The space between the house and the garage served no purpose.

Selecting the best location for a pool, 
I thought that the back side of the garage would provide an effective anchor
but the location was definitely more about the extended views.

A new doorway to the house was added 
for direct access to the newly rennovated lower level,
requiring significant excavation,
retaining walls
and some careful drainage planning.

Paths and steps were built
to comfortably navigate the different elevations.

The pool,
with an accompanying trellis structure for a bit of shade,
became a refreshing retreat for those hot, dry summer days.

That underutilized space between the house and garage
became a comfortable outdoor dining area,
complete with grill and a built in buffet surface
as well as welcomed protection from the unrelenting wind.

I recently found out that President and her husband sold the property 
to live full time on the west coast.

How fortunate for me that a project in northern Pennsylvania
eventually led me to a plateau in South Dakota.

Happy clients are a gift.

Tuesday, May 31, 2016

New Inspiration, Old Canvas

When I'm able to, I paint once a week at Wayne Art Center.
I appreciate being able to learn from the talented instructor, Georganna Lenssen
and usually welcome the occassional in-class 'assignment'.
For a while, I avoided the model assignments, choosing instead to work on my own projects.
Painting people makes me anxious.
If the scale or relationships between features is even a little off,
the result can be kind of goofy.
I am so disappointed with myself when I end up with goofy on my canvas.

But....
since I have declared that this is 'My Year',
I decided that includes pushing myself into areas of discomfort so that I can learn things that I might otherwise avoid.

A few months ago, I showed up at the art center with a prepared
18 x 24 canvas, 
thinking that I would work from one of my photos
but decided it should be an evening of being uncomfortable.
Does this look like the model?
Not really.
I'm pleased that I kind of got some of her features kind of rightish,
but...
her nose is too small, too high and too red, as if she's suffering from algeries.
I also gave her prematurely gray hair.
I apologized to her.

Did I learn something?
Definitely, yes.
Do I want to keep this painting?
Definitely, no.

Last night, my prematurely gray model painting became the canvas for a new painting that is in progress.
Something has been gnawing at me to try some more abstract work,
and my model became the underpainting for a new piece.
So that she wouldn't distract me, 
I turned her upside down before I began my new composition.
(the blue chair, green top and right arm are still visible in the upper right corner)
I think I know where I'm going with this, 
but it's all right if I end up in a completely unexpected place.
What is it?
This does represent something specific to me,
and I've decided to keep it to myself.
I've come to realize that I rarely enjoy describing my inspiration...
it's just too personal.
My hope is that, 
whenever I paint, 
I'm able to create an image that somebody else, 
maybe just one person,
connects to with their own interpretation.
I won't ask for an explanation.

And a few day later...
calling it completed
(at least for now).

Monday, May 16, 2016

Exploring New Textures, Again

I recently went to the 
show at Rittenhouse Square in Philadelphia.
The Guild shows are consistently wonderful because members must meet and maintain a certain level of mastery in their particular area of craft.
I'm always interested in seeing what other jewelers are creating and was again reminded that most professionals have developed a particular line that can be recognized...
(some fabulous work was seen by Janine DeCresenzo and Heather Stief)
a definite advantage when promoting one's work.
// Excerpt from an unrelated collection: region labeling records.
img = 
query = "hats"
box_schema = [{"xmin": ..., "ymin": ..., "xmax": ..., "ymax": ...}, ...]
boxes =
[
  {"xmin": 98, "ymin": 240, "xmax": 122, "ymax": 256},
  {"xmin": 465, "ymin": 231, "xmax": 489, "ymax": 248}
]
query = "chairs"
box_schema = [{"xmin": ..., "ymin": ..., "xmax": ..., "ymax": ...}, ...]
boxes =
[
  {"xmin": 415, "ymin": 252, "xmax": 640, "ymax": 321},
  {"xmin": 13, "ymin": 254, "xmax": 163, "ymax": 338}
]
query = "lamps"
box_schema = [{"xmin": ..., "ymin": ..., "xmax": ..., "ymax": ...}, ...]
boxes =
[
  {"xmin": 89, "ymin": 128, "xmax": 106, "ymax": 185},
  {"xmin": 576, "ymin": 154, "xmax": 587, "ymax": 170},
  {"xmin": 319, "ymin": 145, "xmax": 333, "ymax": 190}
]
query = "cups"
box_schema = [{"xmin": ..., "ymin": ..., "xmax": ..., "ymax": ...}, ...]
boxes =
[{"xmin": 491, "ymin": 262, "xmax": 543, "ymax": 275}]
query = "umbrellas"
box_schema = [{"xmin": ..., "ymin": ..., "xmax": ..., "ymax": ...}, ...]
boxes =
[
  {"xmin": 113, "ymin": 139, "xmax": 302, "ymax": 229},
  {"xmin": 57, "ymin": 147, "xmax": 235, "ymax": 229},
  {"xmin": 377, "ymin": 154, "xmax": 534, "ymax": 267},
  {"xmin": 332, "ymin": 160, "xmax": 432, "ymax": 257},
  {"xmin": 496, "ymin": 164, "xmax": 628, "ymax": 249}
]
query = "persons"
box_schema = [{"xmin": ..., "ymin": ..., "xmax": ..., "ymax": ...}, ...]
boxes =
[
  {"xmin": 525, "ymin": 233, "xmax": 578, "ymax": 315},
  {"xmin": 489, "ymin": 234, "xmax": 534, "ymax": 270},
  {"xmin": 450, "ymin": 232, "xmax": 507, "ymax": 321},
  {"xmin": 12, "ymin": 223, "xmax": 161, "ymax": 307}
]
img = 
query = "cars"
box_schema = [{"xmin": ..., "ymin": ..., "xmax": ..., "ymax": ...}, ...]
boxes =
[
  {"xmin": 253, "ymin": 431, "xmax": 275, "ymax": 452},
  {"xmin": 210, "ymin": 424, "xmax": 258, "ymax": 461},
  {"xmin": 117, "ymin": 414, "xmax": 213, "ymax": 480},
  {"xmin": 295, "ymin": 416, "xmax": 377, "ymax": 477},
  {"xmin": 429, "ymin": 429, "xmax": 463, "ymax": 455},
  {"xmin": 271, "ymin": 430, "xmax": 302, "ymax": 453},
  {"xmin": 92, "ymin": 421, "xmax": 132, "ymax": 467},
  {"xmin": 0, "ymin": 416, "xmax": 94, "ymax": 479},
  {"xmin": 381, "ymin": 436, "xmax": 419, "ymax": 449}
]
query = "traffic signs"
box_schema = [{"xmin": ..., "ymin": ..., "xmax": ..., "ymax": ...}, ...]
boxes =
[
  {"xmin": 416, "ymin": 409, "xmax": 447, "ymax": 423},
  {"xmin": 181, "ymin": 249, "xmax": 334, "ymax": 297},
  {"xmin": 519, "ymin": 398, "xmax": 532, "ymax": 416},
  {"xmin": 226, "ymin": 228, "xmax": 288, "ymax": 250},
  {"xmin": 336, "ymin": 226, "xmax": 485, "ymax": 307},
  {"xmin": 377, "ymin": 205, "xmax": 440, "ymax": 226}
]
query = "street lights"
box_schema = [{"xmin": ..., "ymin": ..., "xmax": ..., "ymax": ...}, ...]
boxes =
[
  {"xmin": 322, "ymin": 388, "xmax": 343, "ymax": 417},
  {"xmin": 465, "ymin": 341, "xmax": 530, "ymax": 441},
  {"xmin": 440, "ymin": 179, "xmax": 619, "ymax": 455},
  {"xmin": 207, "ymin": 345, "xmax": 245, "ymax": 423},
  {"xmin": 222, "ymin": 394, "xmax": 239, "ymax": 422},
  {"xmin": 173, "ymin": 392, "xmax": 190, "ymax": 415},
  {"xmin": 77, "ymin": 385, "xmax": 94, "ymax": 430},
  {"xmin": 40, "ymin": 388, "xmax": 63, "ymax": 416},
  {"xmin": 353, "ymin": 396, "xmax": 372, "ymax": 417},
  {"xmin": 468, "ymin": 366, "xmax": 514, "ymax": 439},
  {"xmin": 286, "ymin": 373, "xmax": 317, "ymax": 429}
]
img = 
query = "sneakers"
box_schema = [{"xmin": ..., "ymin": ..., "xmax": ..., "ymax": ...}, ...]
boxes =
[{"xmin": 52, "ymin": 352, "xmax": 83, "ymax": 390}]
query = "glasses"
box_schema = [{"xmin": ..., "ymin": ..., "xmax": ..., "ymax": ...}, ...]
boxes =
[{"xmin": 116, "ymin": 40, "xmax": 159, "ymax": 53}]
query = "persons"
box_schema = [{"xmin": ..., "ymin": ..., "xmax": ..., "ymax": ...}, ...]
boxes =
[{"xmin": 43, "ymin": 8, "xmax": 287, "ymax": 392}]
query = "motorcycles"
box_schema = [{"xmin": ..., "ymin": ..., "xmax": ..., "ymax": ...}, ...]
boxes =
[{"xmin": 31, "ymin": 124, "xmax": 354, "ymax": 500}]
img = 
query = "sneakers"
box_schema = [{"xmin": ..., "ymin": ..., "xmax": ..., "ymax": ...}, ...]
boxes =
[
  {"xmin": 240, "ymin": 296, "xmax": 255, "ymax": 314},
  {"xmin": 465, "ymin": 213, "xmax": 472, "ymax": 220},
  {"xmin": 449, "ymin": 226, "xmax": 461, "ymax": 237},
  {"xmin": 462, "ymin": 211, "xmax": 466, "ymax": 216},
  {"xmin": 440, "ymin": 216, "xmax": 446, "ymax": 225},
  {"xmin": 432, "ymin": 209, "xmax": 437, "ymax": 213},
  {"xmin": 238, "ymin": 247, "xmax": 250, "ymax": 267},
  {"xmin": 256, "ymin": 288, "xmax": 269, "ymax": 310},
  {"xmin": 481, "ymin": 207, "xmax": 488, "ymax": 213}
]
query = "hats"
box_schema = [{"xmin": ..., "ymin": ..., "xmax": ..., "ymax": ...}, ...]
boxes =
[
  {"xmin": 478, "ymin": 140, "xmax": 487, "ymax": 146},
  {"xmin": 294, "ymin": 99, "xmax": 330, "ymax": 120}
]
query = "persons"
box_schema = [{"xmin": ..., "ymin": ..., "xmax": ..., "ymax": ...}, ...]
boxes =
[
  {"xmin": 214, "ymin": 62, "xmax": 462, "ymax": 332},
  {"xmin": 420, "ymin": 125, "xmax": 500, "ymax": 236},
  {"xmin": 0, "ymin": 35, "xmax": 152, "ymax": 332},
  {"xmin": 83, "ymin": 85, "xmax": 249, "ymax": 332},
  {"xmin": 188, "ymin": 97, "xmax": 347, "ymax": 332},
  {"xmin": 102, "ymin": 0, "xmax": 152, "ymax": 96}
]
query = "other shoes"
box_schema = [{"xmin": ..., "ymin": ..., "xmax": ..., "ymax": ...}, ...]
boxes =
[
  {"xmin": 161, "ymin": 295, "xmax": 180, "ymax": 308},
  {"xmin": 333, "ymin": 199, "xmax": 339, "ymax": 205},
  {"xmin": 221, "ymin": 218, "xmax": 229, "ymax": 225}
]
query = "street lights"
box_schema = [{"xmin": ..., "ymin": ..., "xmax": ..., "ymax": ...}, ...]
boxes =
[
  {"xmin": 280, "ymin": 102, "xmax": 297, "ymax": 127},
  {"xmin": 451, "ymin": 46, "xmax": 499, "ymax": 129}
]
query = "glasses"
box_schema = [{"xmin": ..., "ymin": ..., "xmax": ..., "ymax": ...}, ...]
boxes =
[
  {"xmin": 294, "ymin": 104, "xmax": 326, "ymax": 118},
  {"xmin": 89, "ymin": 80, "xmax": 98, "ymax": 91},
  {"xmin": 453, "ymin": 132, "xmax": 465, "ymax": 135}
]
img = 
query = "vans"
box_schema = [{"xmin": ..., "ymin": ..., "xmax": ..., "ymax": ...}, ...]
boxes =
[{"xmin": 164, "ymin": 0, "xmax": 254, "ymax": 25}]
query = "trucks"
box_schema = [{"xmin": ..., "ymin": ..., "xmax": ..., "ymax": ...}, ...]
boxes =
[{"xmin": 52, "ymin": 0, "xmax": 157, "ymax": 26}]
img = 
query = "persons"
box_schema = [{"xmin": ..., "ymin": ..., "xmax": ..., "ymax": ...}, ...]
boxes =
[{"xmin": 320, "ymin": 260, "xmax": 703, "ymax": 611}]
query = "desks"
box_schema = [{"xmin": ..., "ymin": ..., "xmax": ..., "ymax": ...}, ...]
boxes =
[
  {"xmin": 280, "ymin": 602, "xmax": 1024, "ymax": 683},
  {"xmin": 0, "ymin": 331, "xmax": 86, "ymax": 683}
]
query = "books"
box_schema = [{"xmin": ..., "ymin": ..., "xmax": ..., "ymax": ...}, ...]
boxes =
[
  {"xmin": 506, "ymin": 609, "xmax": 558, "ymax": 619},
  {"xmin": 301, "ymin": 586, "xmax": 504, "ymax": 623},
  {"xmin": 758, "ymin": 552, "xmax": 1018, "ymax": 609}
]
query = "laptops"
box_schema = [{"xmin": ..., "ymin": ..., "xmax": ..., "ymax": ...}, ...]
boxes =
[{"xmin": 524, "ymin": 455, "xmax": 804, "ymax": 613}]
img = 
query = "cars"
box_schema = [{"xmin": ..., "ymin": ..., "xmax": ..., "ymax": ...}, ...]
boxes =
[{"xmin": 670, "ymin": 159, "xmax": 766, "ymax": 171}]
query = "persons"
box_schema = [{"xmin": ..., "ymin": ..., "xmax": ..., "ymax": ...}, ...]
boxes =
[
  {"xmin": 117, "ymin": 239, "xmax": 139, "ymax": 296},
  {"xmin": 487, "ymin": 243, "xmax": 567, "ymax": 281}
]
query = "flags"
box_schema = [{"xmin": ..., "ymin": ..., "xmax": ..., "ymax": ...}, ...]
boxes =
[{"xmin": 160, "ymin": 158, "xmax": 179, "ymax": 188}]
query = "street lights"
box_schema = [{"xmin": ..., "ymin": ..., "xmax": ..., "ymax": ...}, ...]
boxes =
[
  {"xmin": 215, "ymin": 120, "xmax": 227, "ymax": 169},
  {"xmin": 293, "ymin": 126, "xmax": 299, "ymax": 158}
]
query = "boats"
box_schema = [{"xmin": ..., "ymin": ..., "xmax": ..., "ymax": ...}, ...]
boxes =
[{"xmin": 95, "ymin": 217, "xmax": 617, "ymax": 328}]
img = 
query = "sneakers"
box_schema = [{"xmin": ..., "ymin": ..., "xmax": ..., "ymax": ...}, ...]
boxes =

I continue to believe that, when seen as a whole, the body of my work has a degree of cohesiveness,
but individual pieces might not be attributed to me.
This approach does create a marketing challenge,
but I have not been able to deny my interest in exploring new techniques...
like the texturing of these copper discs.
I had cut a few discs, wanting to experiment with texturing.
The plan had been to do some fold-forming,
so the discs were annealed.
As I prepared to get to work, my focus shifted to my dapping block
and ended up with a a texture that calls to mind a lotus seed pod or a lunar landscape.
Once I had a small collection of these lotus/lunar discs,
the brainstorming began.

I have what I think are promising ideas for earrings and bracelets that incorporate the new discs,
but chose to move forward with a necklace.
Three discs, of gradating size, 
were soldered to a base of etched silver nickel
that I had cut with my jeweler's saw.
A bail was formed with pliers
and soldered on to the back
allowing for a clean connection to the woven cable.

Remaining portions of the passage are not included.